# [Passage]
((

Across the world, about 1.4 billion people are living with high blood pressure, yet only one in four has it under control [1]. For many others, damage is already unfolding quietly in the heart, brain, kidneys, and blood vessels. Left unchecked, that silent strain can end in stroke, heart failure, kidney disease, or sudden collapse. Nigeria sits squarely within this crisis, and the burden appears to be growing [3–5].
Many Nigerians living with hypertension look and feel well. They wake up, get ready for the day, pray, go to work, sit in traffic, return home tired, and sleep. Nothing in that routine suggests a medical emergency. Yet harm may already be developing in the heart, kidneys, brain, and eyes long before symptoms appear.
That is what makes hypertension so dangerous. In simple terms, it is persistently elevated arterial blood pressure ≥140/90 mmHg, where the top number reflects pressure during heart contraction and the lower number reflects pressure during relaxation between beats [2]. Many patients in Nigeria only discover it after a stroke, after heart failure has begun, or when kidney function has already declined. In both urban hospitals and rural clinics, it is increasingly appearing in younger adults, traders, teachers, and communities that once assumed it was someone else’s problem [3].

))

# [Recorded information]

((

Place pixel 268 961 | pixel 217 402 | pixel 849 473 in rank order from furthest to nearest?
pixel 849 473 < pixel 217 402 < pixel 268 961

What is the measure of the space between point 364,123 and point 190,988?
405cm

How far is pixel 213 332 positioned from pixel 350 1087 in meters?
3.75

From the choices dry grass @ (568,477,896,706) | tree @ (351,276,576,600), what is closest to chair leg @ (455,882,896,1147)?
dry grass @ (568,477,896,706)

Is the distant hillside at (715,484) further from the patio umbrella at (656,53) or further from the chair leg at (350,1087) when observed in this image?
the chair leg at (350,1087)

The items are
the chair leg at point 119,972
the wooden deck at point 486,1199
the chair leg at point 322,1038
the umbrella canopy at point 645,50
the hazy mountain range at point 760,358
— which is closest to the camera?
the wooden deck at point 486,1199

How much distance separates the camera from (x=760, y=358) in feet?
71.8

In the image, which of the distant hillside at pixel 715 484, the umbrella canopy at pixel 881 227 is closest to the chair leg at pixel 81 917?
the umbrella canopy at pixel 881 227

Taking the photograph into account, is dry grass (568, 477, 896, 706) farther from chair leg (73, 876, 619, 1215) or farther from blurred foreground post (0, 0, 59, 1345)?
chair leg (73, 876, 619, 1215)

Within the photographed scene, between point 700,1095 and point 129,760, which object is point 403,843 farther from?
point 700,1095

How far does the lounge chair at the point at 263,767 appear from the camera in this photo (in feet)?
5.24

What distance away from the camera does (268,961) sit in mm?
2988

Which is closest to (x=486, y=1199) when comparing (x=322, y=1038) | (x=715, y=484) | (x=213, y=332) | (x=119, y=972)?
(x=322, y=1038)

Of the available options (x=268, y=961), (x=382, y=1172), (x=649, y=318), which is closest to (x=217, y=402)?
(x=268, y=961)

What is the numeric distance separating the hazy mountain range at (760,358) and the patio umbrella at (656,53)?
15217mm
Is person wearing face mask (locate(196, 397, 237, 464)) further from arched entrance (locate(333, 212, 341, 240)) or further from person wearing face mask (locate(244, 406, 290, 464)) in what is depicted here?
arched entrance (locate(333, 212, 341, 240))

))

# [Problems and tasks]
1) In the passage on hypertension in Nigeria, what fraction of the world's people with high blood pressure have it under control?
2) Carry on the passage about hypertension in Nigeria from its final sentence.

# [Numbered responses]
1) Only one in four.

2)
Without wider screening, clearer public education and treatment systems that people can consistently access and remain in, that pattern will deepen.
THE FIGURES EVERY NIGERIAN SHOULD KNOW
Nigeria’s hypertension burden did not appear overnight. It has been building for decades, and the numbers now tell a story that demands attention.
In 1995, about 8.6% of Nigerian adults had hypertension. By 2020, that figure had climbed to 32.5%, rising from roughly 4.3 million people to nearly 27.5 million in a single generation [4]. More recent data published puts the prevalence at 34.2%, meaning approximately one in every three Nigerian adults now lives with high blood pressure [3].
This is not only a Nigerian problem. A major systematic review and meta-analysis across sub-Saharan Africa found that about 27.1% of adults are hypertensive. The burden varies by region, with higher levels reported in West Africa (30.7%) and Central Africa (32.8%), while lower rates were observed in East Africa (24.5%) and Southern Africa (22.4%) [5].
What makes the Nigerian picture more alarming is not just the prevalence but the diagnosis gap. Only 29% of Nigerians with hypertension know they have it. Just 12% are receiving treatment, and only 2.8% have their blood pressure adequately controlled [4]. These are not figures that describe a system under mild strain. They describe a system that has not yet reached most of the people who need it.
WHAT HIGH BLOOD PRESSURE DOES INSIDE THE BODY
Blood pressure is the force created as blood moves through the arteries with each heartbeat. The body depends on that pressure to deliver oxygen and nutrients to vital organs. Trouble begins when the pressure stays persistently high over many months or years without treatment [2].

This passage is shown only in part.